To speed up the process of extracting the pet records in the Petfinder database for each breed, we will utilize the multiprocessing library to spread out the task across multiple cores.

The machine that I am working with has a quad-core CPU, thus I set the maximum amount of processes that can be running at one time to be twice that amount. It is generally not recommended to exceed the device's maximum number of cores by too much (I've heard more than double the amount of cores for longer tasks is the recommended max), as the process can slow down if the program has to switch between processes more than is required.

In [4]:
pool = ThreadPool(processes=8)

To leverage the concurrency provided by multiprocessing, we first define a worker function that wraps the pet_find() method. We will pull up to 1,500 pet records for each individual breed.

In [5]:
def get_cat_breeds(cat):
    breeds = pf.pet_find('US', animal='cat', breed=cat, count=500, pages=3, return_df=True)
    return(breeds)

With the worker function and the pool initialized, we can begin extracting the pet records using the pet_find() method in petpy concurrently. We also time the duration of the process using the %%time magic function available in Jupyter Notebook.

In [6]:
%%time # use Jupyter Notebook time magic function for recording how long it takes to accumulate the results.
cats = pool.map(get_cat_breeds, cat_breeds) 
pool.close()
pool.join()
Wall time: 5min 25s

The entire process took just under 5 and a half minutes, likely due to the time taken to convert the JSON results from the API into pandas DataFrames. The completed pool process returns the collected results as a list, which we can convert to a DataFrame with concat().

In [7]:
cats = pd.concat(cats)

The process compiled 32,000 individual pet records that matched the breeds we were looking for in the cat_breeds list. Admittedly, the prcoess of coercing the JSON results from the Petfinder API into pandas DataFrames could likely be much more efficient; however, we were able to find just under 32,000 adoptable cat records from animal shelters across the United States and return the results in a clean and tidy DataFrame, so this seems like an acceptable trade-off.

In [8]:
len(cats)
Out[8]:
31858

Cleaning the data to get the image URLs

As we are only interested in the associated photo images for each cat, we can clean the data set we extracted to reshape and remove the data that is not needed for the task at hand.

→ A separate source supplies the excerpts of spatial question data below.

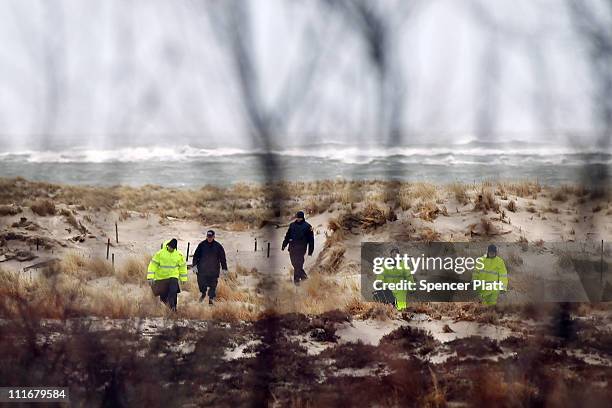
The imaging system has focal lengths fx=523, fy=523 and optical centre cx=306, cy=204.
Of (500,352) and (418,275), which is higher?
(418,275)

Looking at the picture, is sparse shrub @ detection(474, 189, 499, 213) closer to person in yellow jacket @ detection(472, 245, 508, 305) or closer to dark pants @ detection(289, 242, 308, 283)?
person in yellow jacket @ detection(472, 245, 508, 305)

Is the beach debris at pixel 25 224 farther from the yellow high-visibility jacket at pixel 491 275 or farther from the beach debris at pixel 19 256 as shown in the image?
the yellow high-visibility jacket at pixel 491 275

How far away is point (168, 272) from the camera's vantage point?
915cm

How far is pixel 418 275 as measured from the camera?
33.9 feet

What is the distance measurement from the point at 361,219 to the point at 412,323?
4.70 metres

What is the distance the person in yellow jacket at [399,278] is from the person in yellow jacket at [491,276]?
4.11ft

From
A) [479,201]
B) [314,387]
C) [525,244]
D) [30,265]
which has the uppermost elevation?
[479,201]

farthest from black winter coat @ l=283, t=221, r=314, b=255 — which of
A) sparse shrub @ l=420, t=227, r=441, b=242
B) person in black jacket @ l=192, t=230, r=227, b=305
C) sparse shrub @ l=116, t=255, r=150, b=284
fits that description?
sparse shrub @ l=116, t=255, r=150, b=284

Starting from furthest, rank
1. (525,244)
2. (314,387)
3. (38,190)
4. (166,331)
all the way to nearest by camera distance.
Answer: (38,190), (525,244), (166,331), (314,387)

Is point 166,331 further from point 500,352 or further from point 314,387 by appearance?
point 500,352

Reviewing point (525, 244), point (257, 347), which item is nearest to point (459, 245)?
point (525, 244)

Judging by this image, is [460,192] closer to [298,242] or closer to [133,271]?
[298,242]

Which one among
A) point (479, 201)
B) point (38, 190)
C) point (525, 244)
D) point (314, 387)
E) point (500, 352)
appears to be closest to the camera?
point (314, 387)

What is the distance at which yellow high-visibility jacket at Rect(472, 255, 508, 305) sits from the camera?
30.2ft
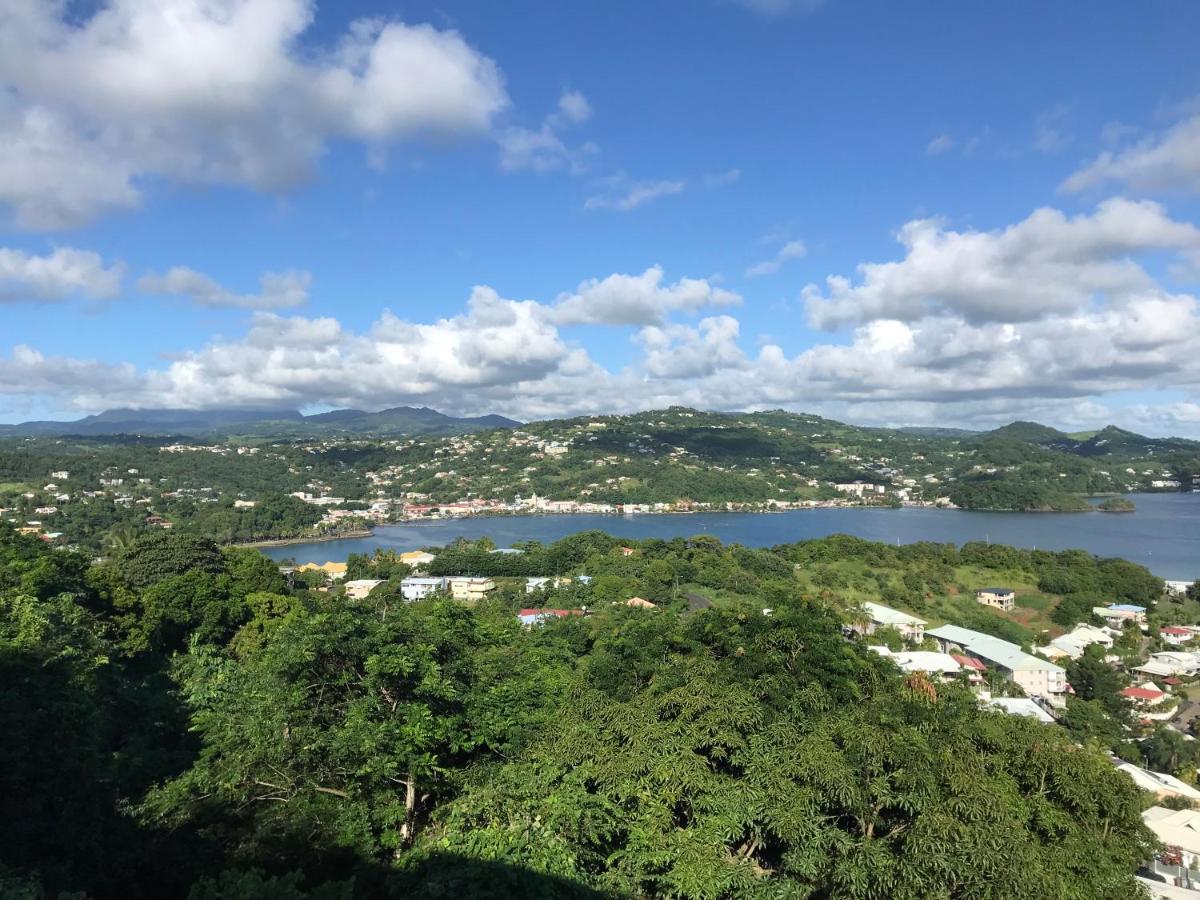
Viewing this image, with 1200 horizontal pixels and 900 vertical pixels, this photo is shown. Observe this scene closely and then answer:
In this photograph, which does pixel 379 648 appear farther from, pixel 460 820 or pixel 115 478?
pixel 115 478

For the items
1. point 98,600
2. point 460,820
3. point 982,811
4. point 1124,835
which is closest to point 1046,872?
point 982,811

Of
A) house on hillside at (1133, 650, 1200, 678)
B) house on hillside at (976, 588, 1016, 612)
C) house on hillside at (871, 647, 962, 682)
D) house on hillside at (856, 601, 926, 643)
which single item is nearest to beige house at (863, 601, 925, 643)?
house on hillside at (856, 601, 926, 643)

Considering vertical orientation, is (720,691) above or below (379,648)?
below

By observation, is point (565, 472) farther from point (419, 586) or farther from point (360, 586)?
point (360, 586)

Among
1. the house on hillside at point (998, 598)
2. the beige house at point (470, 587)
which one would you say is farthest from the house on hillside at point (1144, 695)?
the beige house at point (470, 587)

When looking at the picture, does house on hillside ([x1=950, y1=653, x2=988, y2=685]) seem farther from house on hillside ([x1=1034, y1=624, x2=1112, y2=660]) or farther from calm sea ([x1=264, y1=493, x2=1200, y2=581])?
calm sea ([x1=264, y1=493, x2=1200, y2=581])

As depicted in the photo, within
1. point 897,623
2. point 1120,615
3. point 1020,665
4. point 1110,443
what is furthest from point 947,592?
point 1110,443
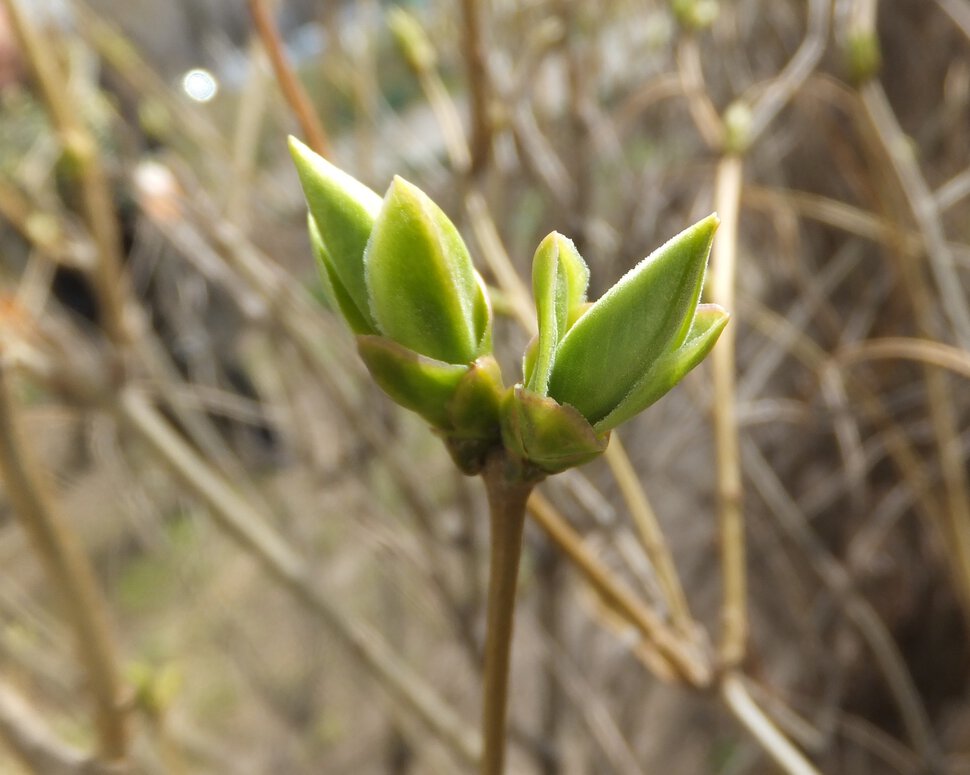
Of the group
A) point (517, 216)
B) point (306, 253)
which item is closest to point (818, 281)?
point (517, 216)

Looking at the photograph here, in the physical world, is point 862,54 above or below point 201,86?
below

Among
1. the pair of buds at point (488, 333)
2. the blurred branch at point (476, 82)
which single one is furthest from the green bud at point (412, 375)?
the blurred branch at point (476, 82)

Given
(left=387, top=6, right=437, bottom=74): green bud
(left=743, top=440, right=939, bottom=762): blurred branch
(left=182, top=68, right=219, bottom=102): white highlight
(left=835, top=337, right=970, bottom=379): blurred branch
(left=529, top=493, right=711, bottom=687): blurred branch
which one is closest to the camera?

The following helper function is used to clean and reshape the data we need.

In [13]:
def get_images(df):
    try:
        del df['media.photos.photo'] # This column may need to be deleted manually.
    except:
        pass
    
    # Keep only the columns that contain 'id', 'breed', and 'photo'
    photos = df[df.columns[df.columns.str.contains('id|breed|photo')]]
    # Melt the data to reshape it from wide to long and remove any NAs introduced from empty photo records.
    photos_melted = pd.melt(photos, id_vars=['id', 'breed0', 'breed1'])
    photos_melted.dropna(subset=['value'], inplace=True)
    del photos_melted['variable']
    
    # The Petfinder API gives two fields for breed, thus we want to split these into individual data sets 
    breeds1 = photos_melted.loc[:,['id', 'breed0', 'value']]
    breeds2 = photos_melted.loc[:,['id', 'breed1', 'value']]
    breeds2.dropna(inplace=True)
    
    # The columns of each breed dataset are renamed and appended with the index column deleted.
    breeds1.rename(columns={'breed0':'breed', 'value':'img'}, inplace=True)
    breeds2.rename(columns={'breed1':'breed', 'value':'img'}, inplace=True)
    
    breed_photos = breeds1.append(breeds2).drop_duplicates().reset_index()
    del breed_photos['index']
    
    return breed_photos
In [14]:
cat_breed_images = get_images(cats)

The resulting DataFrame that is output from our helper function contains only the data that is of interest.

In [15]:
cat_breed_images.head()
Out[15]:
id breed img
0 40181161 Abyssinian http://photos.petfinder.com/photos/pets/401811...
1 40181148 Abyssinian http://photos.petfinder.com/photos/pets/401811...
2 38018075 Abyssinian http://photos.petfinder.com/photos/pets/380180...
3 38017865 Domestic Short Hair http://photos.petfinder.com/photos/pets/380178...
4 38017999 Abyssinian http://photos.petfinder.com/photos/pets/380179...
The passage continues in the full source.